On Friday afternoon, Chancellor Angela Merkel dropped unusually heavy hints that leaders would agree on Anders Fogh Rasmussen as new secretary general over a working dinner.
When the dinner broke up without agreement, everyone knew it was because of Turkish objections. In the Nato world of unanimous decision-making, Ankara had the power to embarrass Paris and Berlin at their own summit supposed to demonstrate the health of the 60-year-old alliance.
Turkish president Abdullah Gül, leading the delegation in Strasbourg, said he had no objections to Rasmussen. From Ankara, however, Turkey’s prime minister Recep Tayyip Erdogan reiterated a claim that Rasmussen was unpopular in the Muslim world because of his decision during the Muhammad caricature row to put freedom of speech ahead of respect for Islam.

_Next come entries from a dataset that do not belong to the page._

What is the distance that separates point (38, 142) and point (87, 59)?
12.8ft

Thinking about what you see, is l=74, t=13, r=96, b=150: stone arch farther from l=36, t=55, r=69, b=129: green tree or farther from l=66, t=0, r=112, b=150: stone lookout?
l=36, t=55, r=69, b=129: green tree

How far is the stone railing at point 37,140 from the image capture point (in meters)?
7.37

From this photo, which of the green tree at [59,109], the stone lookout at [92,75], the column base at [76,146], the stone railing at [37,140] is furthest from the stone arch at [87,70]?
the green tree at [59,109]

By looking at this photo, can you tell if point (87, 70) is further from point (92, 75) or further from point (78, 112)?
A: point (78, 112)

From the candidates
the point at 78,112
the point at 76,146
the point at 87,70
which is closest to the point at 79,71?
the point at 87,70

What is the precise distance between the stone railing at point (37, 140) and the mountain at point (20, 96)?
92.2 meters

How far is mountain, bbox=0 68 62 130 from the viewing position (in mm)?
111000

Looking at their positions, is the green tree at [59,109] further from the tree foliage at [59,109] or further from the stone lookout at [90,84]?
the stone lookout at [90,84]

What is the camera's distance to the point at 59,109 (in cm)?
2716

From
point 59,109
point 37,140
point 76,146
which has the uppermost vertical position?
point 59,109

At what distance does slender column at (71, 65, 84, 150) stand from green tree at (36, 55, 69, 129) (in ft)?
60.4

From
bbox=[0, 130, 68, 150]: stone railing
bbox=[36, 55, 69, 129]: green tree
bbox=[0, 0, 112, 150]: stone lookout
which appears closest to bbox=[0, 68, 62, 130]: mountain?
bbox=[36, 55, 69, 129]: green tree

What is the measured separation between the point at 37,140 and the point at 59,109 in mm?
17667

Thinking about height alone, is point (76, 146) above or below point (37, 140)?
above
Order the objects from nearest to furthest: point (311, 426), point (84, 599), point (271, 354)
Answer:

Further objections were raised to a Denmark-based Kurdish television station with reported links to the terrorist PKK group.
Lingering in the background was resentment over Rasmussen’s opposition to Turkey’s EU accession. That view is shared by Merkel and Nicolas Sarkozy and left them in a weak negotiating position with Erdogan.
On Saturday afternoon, when talks ended with still no agreement, leaders asked their advisers to leave the room. Then the gloves came off and Gül was left in no doubt over what the other Nato members thought of Turkey’s veto threat.
Nearly three hours later than planned, outgoing secretary Jaap de Hoop Scheffer appeared to announce that the deal was done.
But the general agreement in Strasbourg was that it was Obama who did the deal.
Though only lukewarm on the Danish leader, Washington agreed to support the candidate backed by London, Berlin and Paris.
Before official talks began on Saturday, Obama brought together Rasmussen and Gül to broker a compromise, further details of which may emerge when Obama arrives in Ankara today.
The relief among French and German officials in Strasbourg was obvious, along with the realisation that, as one put it, “Obama has charmed us into a corner.”
The charming began at the G20 in London with a concession from the president that America had triggered the financial crisis. Then, in Strasbourg, Obama praised European engagement in Afghanistan and studiously declined to make explicit demands for more combat troops.
The Washington logic is that, if the Europeans won’t be pressurised into sharing the heavy lifting in Afghanistan, they won’t be pressurised. But by agreeing to European demands for Nato partnership instead of US unilateralism, Washington feels it has put the ball in Europe’s court.
And, as Obama hinted on Friday, Europe no longer can cite displeasure with the cowboy language of George Bush as an excuse not to act.
At the closing press conference in Strasbourg, the president dropped hints to any European leaders listening that, well, they owe him.
“There’s got to be mutuality in the transatlantic relationship,” joked Obama after agreeing to accept questions from non-US journalists.
Asked what he had learned about European politics after his trip, he said it was “not that different” to Washington “wheeling and dealing”.
“People are pursuing their interests,” he said, “and everybody has their own particular issues and their own particular politics.”